Request:
Beginning with the line that contains "From nearest to furthest, how would you rank", extract each line through the end of the listing below, with no additions or omissions.

Record excerpts:
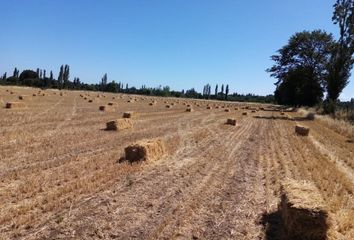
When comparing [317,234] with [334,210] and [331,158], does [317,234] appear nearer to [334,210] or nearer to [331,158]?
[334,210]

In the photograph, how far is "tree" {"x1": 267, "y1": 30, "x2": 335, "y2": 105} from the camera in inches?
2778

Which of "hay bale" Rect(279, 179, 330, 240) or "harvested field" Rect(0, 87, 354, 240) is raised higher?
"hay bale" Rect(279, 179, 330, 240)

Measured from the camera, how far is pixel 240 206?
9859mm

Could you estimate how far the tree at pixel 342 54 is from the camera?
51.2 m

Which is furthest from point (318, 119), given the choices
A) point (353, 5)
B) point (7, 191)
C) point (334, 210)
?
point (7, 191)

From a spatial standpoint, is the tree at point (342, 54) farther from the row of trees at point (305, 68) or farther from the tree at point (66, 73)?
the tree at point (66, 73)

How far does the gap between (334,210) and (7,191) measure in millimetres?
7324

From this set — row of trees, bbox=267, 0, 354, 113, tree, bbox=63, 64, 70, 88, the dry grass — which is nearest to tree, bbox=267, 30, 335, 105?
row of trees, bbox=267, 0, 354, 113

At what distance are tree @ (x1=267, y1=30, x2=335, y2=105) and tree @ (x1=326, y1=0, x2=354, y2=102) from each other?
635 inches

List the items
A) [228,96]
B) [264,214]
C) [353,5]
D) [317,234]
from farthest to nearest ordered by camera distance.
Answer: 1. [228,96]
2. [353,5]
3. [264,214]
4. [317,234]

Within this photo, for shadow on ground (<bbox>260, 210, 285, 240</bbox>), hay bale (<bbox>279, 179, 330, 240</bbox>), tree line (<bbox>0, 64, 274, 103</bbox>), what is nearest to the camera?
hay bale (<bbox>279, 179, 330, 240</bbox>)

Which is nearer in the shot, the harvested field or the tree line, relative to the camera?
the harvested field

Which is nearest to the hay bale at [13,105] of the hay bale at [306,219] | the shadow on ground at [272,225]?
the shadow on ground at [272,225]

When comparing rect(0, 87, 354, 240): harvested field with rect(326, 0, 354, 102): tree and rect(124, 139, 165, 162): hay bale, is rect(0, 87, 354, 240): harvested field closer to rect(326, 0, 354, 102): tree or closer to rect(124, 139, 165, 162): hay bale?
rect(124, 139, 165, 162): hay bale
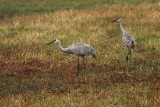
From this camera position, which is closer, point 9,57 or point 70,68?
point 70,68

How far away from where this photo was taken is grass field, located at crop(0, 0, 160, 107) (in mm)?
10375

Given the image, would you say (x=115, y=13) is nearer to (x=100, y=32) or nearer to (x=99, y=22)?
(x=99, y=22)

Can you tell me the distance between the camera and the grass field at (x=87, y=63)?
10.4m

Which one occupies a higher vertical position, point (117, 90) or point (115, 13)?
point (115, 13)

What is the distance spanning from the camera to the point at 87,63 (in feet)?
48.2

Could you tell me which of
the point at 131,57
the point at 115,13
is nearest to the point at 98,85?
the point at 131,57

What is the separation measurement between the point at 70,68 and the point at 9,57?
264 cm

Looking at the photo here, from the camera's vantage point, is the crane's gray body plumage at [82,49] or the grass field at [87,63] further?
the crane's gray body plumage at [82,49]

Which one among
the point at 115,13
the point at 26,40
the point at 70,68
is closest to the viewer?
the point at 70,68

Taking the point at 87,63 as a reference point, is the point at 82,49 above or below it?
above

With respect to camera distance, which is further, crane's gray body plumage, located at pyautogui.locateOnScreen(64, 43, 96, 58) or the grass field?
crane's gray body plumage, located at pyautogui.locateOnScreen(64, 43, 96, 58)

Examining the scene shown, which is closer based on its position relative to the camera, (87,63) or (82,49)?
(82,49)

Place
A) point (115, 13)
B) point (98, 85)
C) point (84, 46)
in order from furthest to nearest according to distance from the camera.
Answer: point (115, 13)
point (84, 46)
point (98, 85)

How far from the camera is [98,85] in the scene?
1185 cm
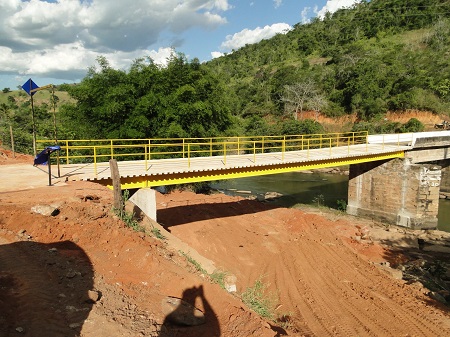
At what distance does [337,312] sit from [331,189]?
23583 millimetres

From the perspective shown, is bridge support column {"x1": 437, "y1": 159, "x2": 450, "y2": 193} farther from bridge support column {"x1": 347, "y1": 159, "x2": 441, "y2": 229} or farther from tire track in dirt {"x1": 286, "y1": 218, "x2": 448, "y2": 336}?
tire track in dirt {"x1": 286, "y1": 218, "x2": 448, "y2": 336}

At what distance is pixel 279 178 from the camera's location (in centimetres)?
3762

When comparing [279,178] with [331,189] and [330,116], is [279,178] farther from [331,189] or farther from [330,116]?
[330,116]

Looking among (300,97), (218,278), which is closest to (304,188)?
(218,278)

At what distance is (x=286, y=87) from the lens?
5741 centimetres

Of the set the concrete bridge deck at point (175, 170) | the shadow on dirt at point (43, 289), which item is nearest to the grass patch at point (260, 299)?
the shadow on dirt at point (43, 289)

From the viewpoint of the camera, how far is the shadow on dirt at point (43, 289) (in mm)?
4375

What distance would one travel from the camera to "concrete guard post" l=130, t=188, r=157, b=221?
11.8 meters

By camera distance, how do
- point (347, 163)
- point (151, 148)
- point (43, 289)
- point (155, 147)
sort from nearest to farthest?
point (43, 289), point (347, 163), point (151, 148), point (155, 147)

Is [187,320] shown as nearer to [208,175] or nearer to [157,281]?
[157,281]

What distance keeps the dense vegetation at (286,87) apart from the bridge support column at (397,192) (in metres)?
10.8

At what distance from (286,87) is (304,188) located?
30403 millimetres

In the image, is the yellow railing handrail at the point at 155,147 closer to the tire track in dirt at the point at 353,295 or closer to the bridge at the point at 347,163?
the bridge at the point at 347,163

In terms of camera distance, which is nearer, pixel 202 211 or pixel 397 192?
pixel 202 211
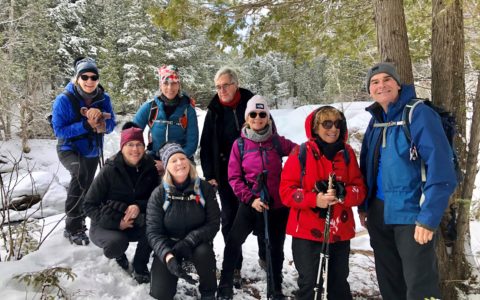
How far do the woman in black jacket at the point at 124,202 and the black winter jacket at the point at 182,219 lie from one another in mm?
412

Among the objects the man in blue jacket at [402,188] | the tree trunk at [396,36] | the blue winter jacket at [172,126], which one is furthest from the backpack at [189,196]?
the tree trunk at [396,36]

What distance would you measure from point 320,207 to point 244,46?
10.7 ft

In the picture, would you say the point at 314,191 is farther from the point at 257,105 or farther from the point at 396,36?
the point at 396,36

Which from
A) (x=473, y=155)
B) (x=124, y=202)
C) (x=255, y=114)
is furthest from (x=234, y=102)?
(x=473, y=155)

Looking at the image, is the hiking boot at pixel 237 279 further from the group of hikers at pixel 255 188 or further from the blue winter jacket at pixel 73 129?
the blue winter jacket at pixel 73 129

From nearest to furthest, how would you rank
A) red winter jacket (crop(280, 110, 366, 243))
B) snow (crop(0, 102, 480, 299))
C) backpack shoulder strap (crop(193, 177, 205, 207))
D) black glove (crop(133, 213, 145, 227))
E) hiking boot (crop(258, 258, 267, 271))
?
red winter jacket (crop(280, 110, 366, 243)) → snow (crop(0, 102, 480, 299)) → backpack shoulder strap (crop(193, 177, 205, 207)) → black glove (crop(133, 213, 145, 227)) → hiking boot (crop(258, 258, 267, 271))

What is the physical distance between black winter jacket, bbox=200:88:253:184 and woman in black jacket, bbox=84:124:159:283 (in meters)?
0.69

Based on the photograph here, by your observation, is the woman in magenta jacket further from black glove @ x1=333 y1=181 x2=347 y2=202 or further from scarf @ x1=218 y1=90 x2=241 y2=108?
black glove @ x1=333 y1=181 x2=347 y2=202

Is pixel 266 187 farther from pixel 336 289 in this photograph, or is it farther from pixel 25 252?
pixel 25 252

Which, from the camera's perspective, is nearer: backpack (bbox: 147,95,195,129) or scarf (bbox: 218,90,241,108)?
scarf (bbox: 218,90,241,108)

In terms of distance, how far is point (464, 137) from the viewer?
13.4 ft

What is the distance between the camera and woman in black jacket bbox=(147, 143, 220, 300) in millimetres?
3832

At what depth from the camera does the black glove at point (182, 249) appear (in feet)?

Task response:
From nearest to furthest, how would you rank
A) red winter jacket (crop(280, 110, 366, 243))
B) snow (crop(0, 102, 480, 299))
C) backpack shoulder strap (crop(193, 177, 205, 207))
D) black glove (crop(133, 213, 145, 227))
E) hiking boot (crop(258, 258, 267, 271))
?
red winter jacket (crop(280, 110, 366, 243)) → snow (crop(0, 102, 480, 299)) → backpack shoulder strap (crop(193, 177, 205, 207)) → black glove (crop(133, 213, 145, 227)) → hiking boot (crop(258, 258, 267, 271))

What is the physical distance between black winter jacket, bbox=200:88:253:184 and woman in black jacket, bbox=84:124:159:283 (in meters)?
0.69

Based on the photograph here, by your observation, is the woman in magenta jacket further from black glove @ x1=333 y1=181 x2=347 y2=202 or further from scarf @ x1=218 y1=90 x2=241 y2=108?
black glove @ x1=333 y1=181 x2=347 y2=202

Is pixel 266 187 farther from pixel 336 289 in this photograph, or is it farther from pixel 25 252?
pixel 25 252

Which, from the camera's perspective, is nearer: backpack (bbox: 147,95,195,129) or scarf (bbox: 218,90,241,108)?
scarf (bbox: 218,90,241,108)

In terms of distance, how far is point (464, 137) from the viewer?
13.4 ft

What is the distance between the camera and woman in black jacket bbox=(147, 143, 220, 300) in millimetres?
3832

At what depth from the camera does the black glove at point (182, 249) appear (in feet)?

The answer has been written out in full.